海洋研究開発機構の地球深部探査船「ちきゅう」は、紀伊半島沖熊野灘で、3月26日~4月27日に海底掘削を行う予定です。

期間 平成28年3月26日~平成28年4月27日 (気象条件や調査の進捗状況によって変更の場合があります。)
海域 紀伊半島沖熊野灘
プレスリリース http://www.jamstec.go.jp/j/about/press_release/20160318_2/

 

掘削を行うには、「ちきゅう」は海に対して静止状態である必要があります。一方で、「ちきゅう」が掘削を行う地点は、3月18日号「潮岬沖の黒潮急加速」で解説したように、黒潮の流れが強い場所です。図1はその解説の図1の流速図に、「ちきゅう」の掘削予定地点を重ねた図です。強い黒潮は「ちきゅう」が位置を保つのを難しくします(※1)。

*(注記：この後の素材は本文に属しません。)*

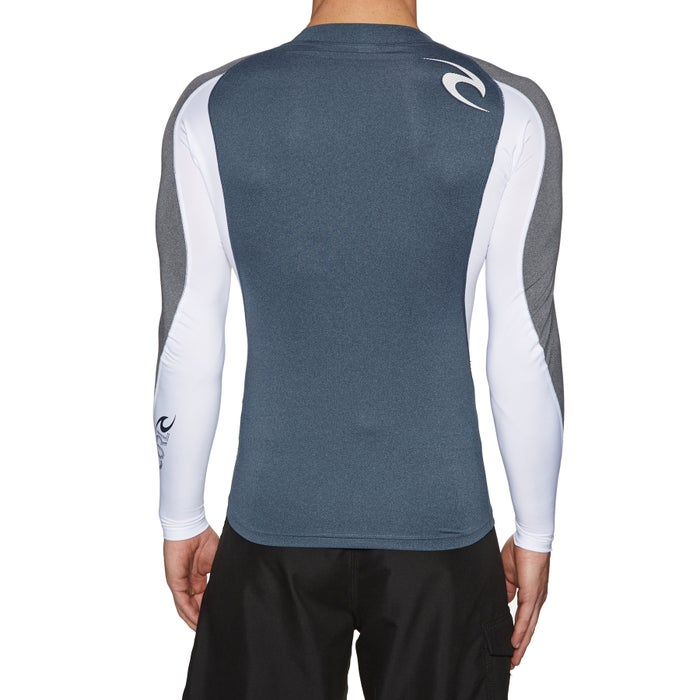 Rip Curl Wave Long Sleeve Rash Vest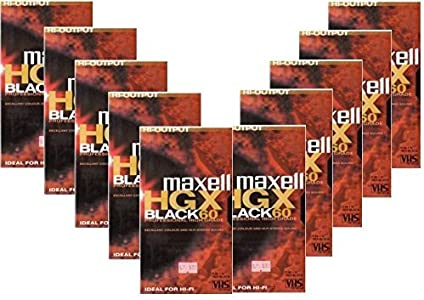 MAXELL VHS PROFESSIONAL HIGH GRADE MIN  120 min LP  VHS TAPE FOR SECUR...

そこで、わたしたちJCOPEグループは「ちきゅう」のために、海流予測情報を提供します。「黒潮親潮ウォッチ」でも、通常の更新に加えて、掘削期間中は「ちきゅう」のための海流予測の解説を随時行う予定です。今回の予測のために、新しい予測手法も準備しており、それについても解説する予定です。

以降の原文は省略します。